Diego Starópoli: “I’m not a rockstar”

The day Diego Starópoli engraved his skin for the first time – the smallest reason he found because he could not afford to be exquisite – he discovered a passion and was certain that the only thing he wanted in life was to tattoo. He didn’t even know how to draw. He learned the trade by paying the kids with a pizza and a beer to let him practice on their bodies.

Now, about to turn 50, he has the largest store in the country, in his neighborhood of Villa Lugano, and another in San Telmo. They just gave him the second Martin Fierro for his cable program and endured the suffocating drought of six months without income due to the pandemic, which forced him to take out a loan after eating even what his youngest son had collected in communion. Years ago he set up a foundation, he prints breast areolas to women who suffered from breast cancer and makes his “healing tattoos”, thus registered the brand, in those who are covered by scars. On December 5 he will present the photographic exhibition “The Phoenix of Mandinga”, With 15 of those life stories, and then plans to take her to different cities around the world on a motorhome trip with her family, from Lugano to Ushuaia and from there to Alaska. “In addition, in each of the countries, I already have people waiting for me to get tattooed breast areolas or burns. Seeing his before and after is incredible, I can’t ask for more ”. Now, with all that, he repeats that his life seems unreal to him and that this was not his destiny.

News: What is the work you do with the Mandinga foundation?

Diego Starópoli: Today the foundation plays an important role in the prevention of breast cancer because we provide free medical care to many women, to get a check-up that, not having a social work, they are waiting for months and this is a disease that does not wait for you. Me too I took 1730 women to whom I reconstructed the mammary areola for free. There are also healing tattoos for people who had large scars. I tattoo what nobody is encouraged to tattoo. Like a girl who is burned from her toenails to her neck. The room in the boarding house her family rented when she was little caught fire and she walked out on fire. It has even part of the bones burned. forty-something operations, never in his life went to a pool or the sea, today you have to see it!

News: In return, Mandinga tattoos big celebrities. What does each of those extremes give you?

Starópoli: It’s real, it’s like a yin and a yang. 50% of the biggest bands in the country get tattoos here. Artists, journalists, drivers, politicians come, with some we have a friendly relationship. The fact that Axel comes makes his fans come to Mandinga, the same with La Renga, or with the River players, and so on. I have not lived it from the cholulaje.

News: Can you imagine doing something else?

Starópoli: I imagine myself tattooing at 70, I enjoy it and it has been a long time since I tattooed for money.

News: If you look back, what made you become a character?

Starópoli: I was always afraid of eating a character. I try to live life with a lot of humility because it makes me ashamed, because I’m still in my neighborhood, I still have the same old friends, I’m not a guy who likes to ride on expensive cars or with extravagant things, I try to exercise humility and I talk about it with my children because they were lucky enough to go to Disney twice or before the pandemic I was able to go on vacation to Playa del Carmen, but the first time I left the country was at 40 years old because there were always priorities. So I forbid my children to take a photo at Disney and upload it to networks, out of respect. I sponsor more than 500 boys from rural schools who are waiting for us to get off a truck with food so they can morph or clothes to get dressed, I bring those boys to see Buenos Aires and when they come, I take them home and put the pool on them. .

News: Being successful, does it generate some guilt?
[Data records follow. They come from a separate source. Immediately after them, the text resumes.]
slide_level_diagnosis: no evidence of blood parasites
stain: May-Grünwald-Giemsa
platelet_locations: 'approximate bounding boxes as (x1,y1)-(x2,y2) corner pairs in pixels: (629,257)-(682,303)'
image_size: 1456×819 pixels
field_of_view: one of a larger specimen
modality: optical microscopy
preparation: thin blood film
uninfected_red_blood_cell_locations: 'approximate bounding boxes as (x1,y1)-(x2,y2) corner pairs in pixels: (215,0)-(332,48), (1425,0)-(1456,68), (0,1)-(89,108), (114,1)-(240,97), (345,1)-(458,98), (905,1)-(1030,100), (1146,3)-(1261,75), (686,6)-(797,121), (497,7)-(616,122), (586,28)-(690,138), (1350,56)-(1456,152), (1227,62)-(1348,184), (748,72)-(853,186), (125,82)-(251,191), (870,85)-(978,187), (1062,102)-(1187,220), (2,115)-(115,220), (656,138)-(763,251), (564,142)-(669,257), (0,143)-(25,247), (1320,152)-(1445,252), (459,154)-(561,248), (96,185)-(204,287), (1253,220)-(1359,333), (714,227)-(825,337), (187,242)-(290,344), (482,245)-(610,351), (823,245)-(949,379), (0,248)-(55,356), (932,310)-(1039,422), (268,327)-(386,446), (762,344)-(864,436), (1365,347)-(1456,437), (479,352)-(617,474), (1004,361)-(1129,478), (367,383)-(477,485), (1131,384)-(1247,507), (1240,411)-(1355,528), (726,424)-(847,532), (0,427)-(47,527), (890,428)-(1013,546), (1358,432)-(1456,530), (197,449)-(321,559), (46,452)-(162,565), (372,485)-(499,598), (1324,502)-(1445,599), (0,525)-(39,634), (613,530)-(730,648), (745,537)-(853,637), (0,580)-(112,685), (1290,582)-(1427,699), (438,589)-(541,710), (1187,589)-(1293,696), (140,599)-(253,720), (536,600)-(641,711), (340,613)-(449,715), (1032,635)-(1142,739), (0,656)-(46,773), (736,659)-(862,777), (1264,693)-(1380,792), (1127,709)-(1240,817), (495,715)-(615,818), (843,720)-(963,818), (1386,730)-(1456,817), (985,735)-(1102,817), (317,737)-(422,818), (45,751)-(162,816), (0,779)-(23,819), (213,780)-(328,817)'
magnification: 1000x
Starópoli: I have the peace of mind of feeling like a good guy. What is clear is that my destiny was not this, because of the neighborhood in which I grew up, because of the surroundings, because of the zero education that I have. I suffered many, many things that they also taught me. My school really was the street and I came out unscathed from many things that people around me could not. Today at 50 years old, sometimes I don’t know if a word goes with Z or with S, but just as I am ashamed of some things that I could not, it also makes me proud to have reached other places. The other day at the Martín Fierros, I see a white limousine, Lourdes, who is the host of the program, gets out, all the people taking photos, and I went back to the entrance of a building, put my chinstrap on, put on my glasses and I was waiting because they came to see me with her and I am not that … clearly she is, Lourdes is a rockstar, she likes it, but not me.

News: He is not a rockstar.

Starópoli: No, not even fart.

News: In your field there is a lot of rockstar.

Starópoli: Sure, there are many and I’ve had people who work with me who were rock stars. I do not. The other day we did the second walk for cancer awareness, more than 6 thousand people came and I could not walk, I stayed to one side crying. And then they hugged me and took pictures of themselves and said: “You tattooed me, I’m number 750, thank you.” I felt like El Gauchito Gil. So I can’t eat that rockstar movie, if I don’t handle that ego issue, all that I generated will go to shit. I’m a 50-year-old guy who makes little drawings on the skin but who had the vision and the warmth to reach people on the other hand.